In 2007, they made up about 6 percent of total seizures. Last year, they accounted for 10 percent to become the third-largest category, with an estimated market value of $28 million. Federal officials say that trend is particularly disturbing because of the health dangers that such drugs present.

"The public safety part of intellectual property has really taken off in the last couple years and become the moving force," said John T. Morton, an assistant secretary of U.S. Immigration and Customs Enforcement, which spearheaded the Pangea operation. "This is a huge problem."

Though counterfeit drugs have a history as old as snake oil, the high cost of many prescription drugs has driven some consumers to hunt for cheaper alternatives on the Internet. According to the National Association of Chain Drug Stores, a trade group, Americans spent $254 billion on prescription drugs last year, up 1.8 percent from 2007. The long-running recession has made such costs more difficult for many consumers, experts said.

Meanwhile, the rise of Internet pharmacies has expanded the marketplace and supply chain for the drugs. One site under federal investigation that is selling a "power pack" of erectile dysfunction drugs Cialis and Viagra purports to have a warehouse in New Delhi, headquarters in Canada and a license to sell medicine in the United States through Minnesota.

However, the investigation found that the site was registered in China and its server was hosted in Russia. Its headquarters had previously been listed in Louisiana. ICE agents have placed several orders and are trying to build a case against the site.

The National Association of Boards of Pharmacy maintains a list of roughly 4,000 online pharmacies it says is questionable. It also certifies legitimate sellers through its Verified Internet Pharmacy Practice sites program. Seventeen have passed the test.
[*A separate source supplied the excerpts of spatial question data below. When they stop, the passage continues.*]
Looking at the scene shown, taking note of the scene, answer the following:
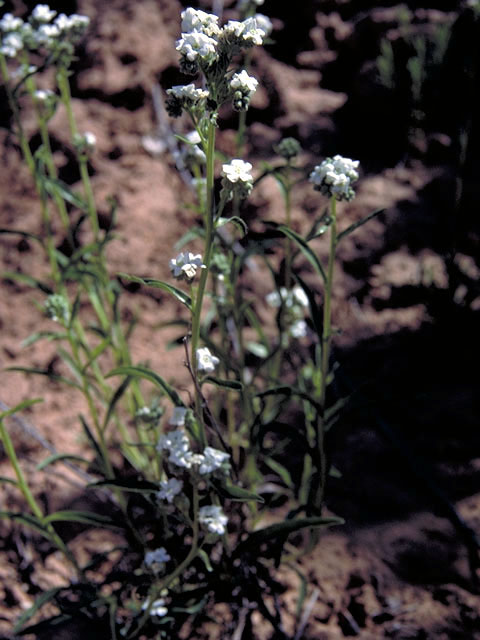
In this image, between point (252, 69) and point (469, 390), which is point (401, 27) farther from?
point (469, 390)

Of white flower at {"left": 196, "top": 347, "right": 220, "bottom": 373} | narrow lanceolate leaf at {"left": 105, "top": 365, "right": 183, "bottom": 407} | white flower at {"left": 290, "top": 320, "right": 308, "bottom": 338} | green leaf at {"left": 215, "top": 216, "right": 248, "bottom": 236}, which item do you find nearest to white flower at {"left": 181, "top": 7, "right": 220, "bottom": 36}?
green leaf at {"left": 215, "top": 216, "right": 248, "bottom": 236}

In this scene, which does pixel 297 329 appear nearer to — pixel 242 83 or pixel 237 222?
pixel 237 222

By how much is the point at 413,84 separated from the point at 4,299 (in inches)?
126

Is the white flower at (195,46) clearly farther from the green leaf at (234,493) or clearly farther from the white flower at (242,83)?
the green leaf at (234,493)

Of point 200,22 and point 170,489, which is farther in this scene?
point 170,489

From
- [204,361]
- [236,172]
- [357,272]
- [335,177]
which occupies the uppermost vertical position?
[357,272]

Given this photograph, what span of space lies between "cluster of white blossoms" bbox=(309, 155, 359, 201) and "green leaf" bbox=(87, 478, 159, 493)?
1.04 m

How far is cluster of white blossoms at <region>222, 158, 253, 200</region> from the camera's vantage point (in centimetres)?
147

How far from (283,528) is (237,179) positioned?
3.49 ft

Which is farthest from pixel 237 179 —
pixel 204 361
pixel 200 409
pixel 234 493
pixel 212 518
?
pixel 212 518

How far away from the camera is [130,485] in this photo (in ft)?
A: 5.85

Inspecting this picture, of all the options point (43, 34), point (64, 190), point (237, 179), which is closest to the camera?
point (237, 179)

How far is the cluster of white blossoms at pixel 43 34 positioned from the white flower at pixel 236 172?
1.36m

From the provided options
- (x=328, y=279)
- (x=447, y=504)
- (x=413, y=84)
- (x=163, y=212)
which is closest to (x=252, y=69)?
(x=413, y=84)
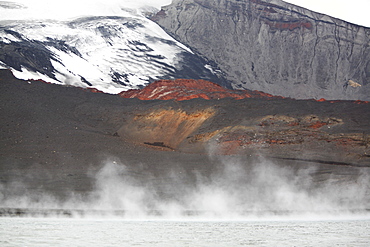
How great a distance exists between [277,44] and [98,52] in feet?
180

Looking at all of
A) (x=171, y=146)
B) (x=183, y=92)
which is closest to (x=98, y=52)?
(x=183, y=92)

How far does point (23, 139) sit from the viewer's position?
2147 inches

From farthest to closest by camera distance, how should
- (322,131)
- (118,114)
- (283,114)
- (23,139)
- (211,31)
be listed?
(211,31)
(118,114)
(283,114)
(322,131)
(23,139)

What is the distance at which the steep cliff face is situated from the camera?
16638 cm

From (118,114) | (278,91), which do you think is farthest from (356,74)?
(118,114)

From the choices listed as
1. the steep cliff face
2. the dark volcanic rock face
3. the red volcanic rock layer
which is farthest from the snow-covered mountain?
the dark volcanic rock face

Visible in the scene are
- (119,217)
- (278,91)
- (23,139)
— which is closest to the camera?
(119,217)

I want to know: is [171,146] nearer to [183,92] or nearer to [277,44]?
[183,92]

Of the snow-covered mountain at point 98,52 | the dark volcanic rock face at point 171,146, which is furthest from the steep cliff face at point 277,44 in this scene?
the dark volcanic rock face at point 171,146

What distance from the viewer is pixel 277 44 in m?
175

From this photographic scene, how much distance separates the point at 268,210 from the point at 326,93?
132259 millimetres

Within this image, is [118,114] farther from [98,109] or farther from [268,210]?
[268,210]

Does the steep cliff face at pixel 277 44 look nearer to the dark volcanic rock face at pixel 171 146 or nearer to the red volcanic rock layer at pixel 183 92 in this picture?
the red volcanic rock layer at pixel 183 92

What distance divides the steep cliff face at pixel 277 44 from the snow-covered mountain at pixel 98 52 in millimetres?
10364
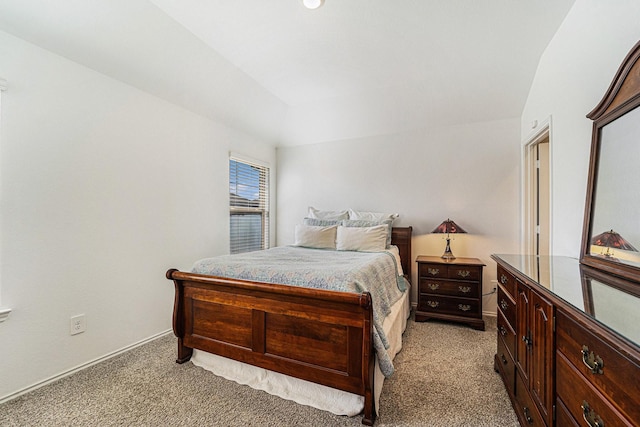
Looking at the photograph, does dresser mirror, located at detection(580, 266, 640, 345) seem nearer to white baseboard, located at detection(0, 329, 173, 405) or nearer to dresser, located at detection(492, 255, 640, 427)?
dresser, located at detection(492, 255, 640, 427)

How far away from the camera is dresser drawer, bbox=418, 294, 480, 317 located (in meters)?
2.90

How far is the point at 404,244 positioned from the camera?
350 centimetres

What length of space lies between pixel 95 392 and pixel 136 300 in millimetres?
809

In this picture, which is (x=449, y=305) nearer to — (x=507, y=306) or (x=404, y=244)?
(x=404, y=244)

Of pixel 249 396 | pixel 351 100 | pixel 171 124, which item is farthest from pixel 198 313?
pixel 351 100

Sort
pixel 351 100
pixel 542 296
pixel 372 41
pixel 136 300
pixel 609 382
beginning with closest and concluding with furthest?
pixel 609 382, pixel 542 296, pixel 372 41, pixel 136 300, pixel 351 100

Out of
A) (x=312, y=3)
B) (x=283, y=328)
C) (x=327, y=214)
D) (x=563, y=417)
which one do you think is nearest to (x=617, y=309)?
(x=563, y=417)

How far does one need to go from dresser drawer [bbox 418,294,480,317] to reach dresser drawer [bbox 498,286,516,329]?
1.03 meters

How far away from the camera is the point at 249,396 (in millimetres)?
1774

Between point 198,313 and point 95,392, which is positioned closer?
point 95,392

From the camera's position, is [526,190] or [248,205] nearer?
[526,190]

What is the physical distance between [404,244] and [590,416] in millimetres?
2729

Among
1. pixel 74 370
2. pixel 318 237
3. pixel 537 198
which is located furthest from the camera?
pixel 318 237

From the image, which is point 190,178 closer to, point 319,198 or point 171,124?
point 171,124
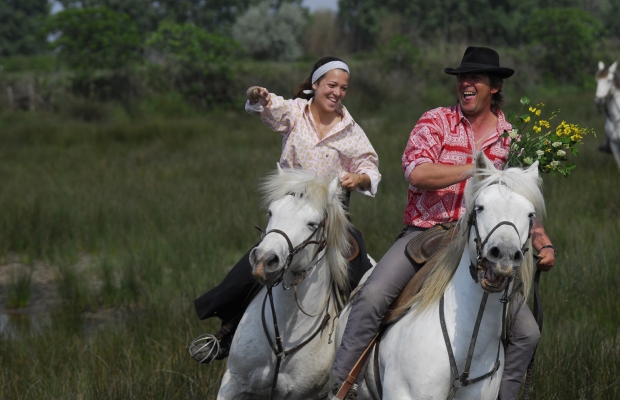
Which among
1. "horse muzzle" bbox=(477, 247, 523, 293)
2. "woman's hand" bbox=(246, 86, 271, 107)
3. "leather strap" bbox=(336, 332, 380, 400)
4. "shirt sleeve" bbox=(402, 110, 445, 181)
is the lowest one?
"leather strap" bbox=(336, 332, 380, 400)

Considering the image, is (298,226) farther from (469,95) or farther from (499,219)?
(469,95)

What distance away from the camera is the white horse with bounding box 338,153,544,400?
3197mm

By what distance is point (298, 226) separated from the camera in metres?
3.80

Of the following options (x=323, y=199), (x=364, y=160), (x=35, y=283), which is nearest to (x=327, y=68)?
(x=364, y=160)

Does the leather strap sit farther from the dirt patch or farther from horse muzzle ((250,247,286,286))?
the dirt patch

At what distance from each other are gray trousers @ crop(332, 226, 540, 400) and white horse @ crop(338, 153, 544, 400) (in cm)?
10

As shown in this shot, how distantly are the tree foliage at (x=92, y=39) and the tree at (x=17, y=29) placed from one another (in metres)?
35.5

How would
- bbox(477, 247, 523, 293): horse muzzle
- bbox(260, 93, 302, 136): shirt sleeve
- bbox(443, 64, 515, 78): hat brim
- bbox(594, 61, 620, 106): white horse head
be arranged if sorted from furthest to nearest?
1. bbox(594, 61, 620, 106): white horse head
2. bbox(260, 93, 302, 136): shirt sleeve
3. bbox(443, 64, 515, 78): hat brim
4. bbox(477, 247, 523, 293): horse muzzle

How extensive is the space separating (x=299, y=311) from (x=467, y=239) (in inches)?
43.7

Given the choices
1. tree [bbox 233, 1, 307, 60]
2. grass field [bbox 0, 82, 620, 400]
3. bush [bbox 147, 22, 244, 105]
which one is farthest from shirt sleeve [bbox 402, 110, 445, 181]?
tree [bbox 233, 1, 307, 60]

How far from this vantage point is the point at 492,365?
3596 mm

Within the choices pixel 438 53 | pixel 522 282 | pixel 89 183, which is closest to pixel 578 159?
pixel 89 183

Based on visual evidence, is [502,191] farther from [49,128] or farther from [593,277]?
[49,128]

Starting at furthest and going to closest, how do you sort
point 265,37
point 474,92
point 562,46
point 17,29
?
1. point 17,29
2. point 265,37
3. point 562,46
4. point 474,92
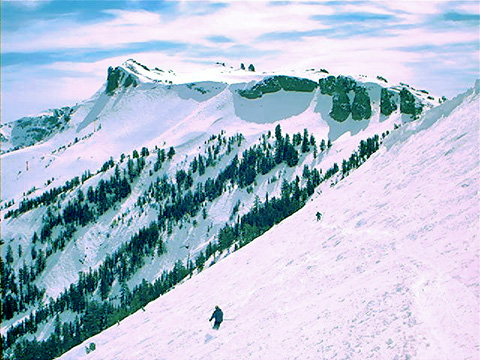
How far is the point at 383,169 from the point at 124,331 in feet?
79.6

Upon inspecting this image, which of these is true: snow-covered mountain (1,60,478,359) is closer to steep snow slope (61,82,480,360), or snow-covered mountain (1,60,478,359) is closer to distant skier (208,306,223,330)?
steep snow slope (61,82,480,360)

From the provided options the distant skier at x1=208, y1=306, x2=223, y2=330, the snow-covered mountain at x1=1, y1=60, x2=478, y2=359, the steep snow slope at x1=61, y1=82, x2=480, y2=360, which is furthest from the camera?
the snow-covered mountain at x1=1, y1=60, x2=478, y2=359

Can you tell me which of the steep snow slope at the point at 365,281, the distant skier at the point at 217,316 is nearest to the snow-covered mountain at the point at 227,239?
the steep snow slope at the point at 365,281

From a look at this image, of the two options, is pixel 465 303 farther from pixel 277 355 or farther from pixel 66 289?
pixel 66 289

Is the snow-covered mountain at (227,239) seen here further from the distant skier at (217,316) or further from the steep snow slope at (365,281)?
the distant skier at (217,316)

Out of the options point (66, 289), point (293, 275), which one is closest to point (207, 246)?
point (66, 289)

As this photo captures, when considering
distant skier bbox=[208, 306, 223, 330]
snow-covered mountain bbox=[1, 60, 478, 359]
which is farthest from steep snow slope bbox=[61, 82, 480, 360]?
distant skier bbox=[208, 306, 223, 330]

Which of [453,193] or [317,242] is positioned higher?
[453,193]

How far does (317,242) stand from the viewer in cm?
2720

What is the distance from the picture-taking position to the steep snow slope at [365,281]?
13930mm

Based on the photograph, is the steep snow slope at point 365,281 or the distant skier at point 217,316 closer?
the steep snow slope at point 365,281

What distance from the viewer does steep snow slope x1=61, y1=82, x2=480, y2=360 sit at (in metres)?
13.9

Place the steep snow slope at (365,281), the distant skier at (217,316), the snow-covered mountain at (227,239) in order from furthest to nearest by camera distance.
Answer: the snow-covered mountain at (227,239)
the distant skier at (217,316)
the steep snow slope at (365,281)

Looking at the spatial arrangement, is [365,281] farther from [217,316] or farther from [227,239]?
[227,239]
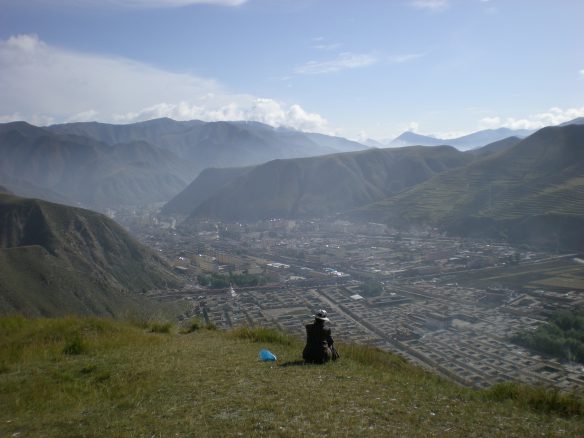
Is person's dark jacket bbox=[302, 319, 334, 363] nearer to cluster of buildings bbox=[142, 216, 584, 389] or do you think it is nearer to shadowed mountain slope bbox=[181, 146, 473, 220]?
cluster of buildings bbox=[142, 216, 584, 389]

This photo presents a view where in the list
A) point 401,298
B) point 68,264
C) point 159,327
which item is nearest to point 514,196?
point 401,298

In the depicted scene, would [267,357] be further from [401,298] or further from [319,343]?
[401,298]

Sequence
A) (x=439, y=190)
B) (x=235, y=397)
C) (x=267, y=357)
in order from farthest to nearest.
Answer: (x=439, y=190)
(x=267, y=357)
(x=235, y=397)

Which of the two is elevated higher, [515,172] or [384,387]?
[515,172]

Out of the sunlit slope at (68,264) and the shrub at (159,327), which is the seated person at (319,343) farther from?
the sunlit slope at (68,264)

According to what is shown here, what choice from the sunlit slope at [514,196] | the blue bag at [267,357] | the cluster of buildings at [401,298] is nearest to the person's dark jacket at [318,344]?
the blue bag at [267,357]

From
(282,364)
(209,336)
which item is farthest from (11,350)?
(282,364)

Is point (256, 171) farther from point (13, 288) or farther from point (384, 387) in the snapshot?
point (384, 387)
"The Internet is just the wild, wild West," said Dr. Bryan A. Liang, vice president of the Partnership for Safe Medicines, an advocacy group.

Last fall, a new law was enacted that prohibited Internet pharmacies from dispensing prescription drugs over the Internet without a prescription and also increased some criminal penalties. Another bill sponsored by Rep. Steve Israel (D-N.Y.) this summer proposed increasing penalties for drug counterfeiters and enhancing the Food and Drug Administration's ability to track them. It stalled in committee.

In 2004, ICE began targeting drug counterfeiters under what it called Operation Apothecary. It has since expanded into a veritable global surveillance system encompassing half a dozen U.S. agencies and 24 countries for a week of intense enforcement. In the United States, task forces descended on seven major mail hubs this week, including in San Francisco, Miami and Cincinnati, and inspected 7,088 packages.

In New York, federal agents spent the week at Kennedy Airport pulling suspicious packages from China, India, Peru, Pakistan, Brazil, Turkey, Taiwan and Russia, trying to spot distribution trends and gathering leads. The leads can take months or years to track down, but officials said they need to start somewhere.

"For the criminals, at least," said Richard Halverson, unit chief at the National Intellectual Property Rights Coordination Center, "we're telling them that everybody's looking."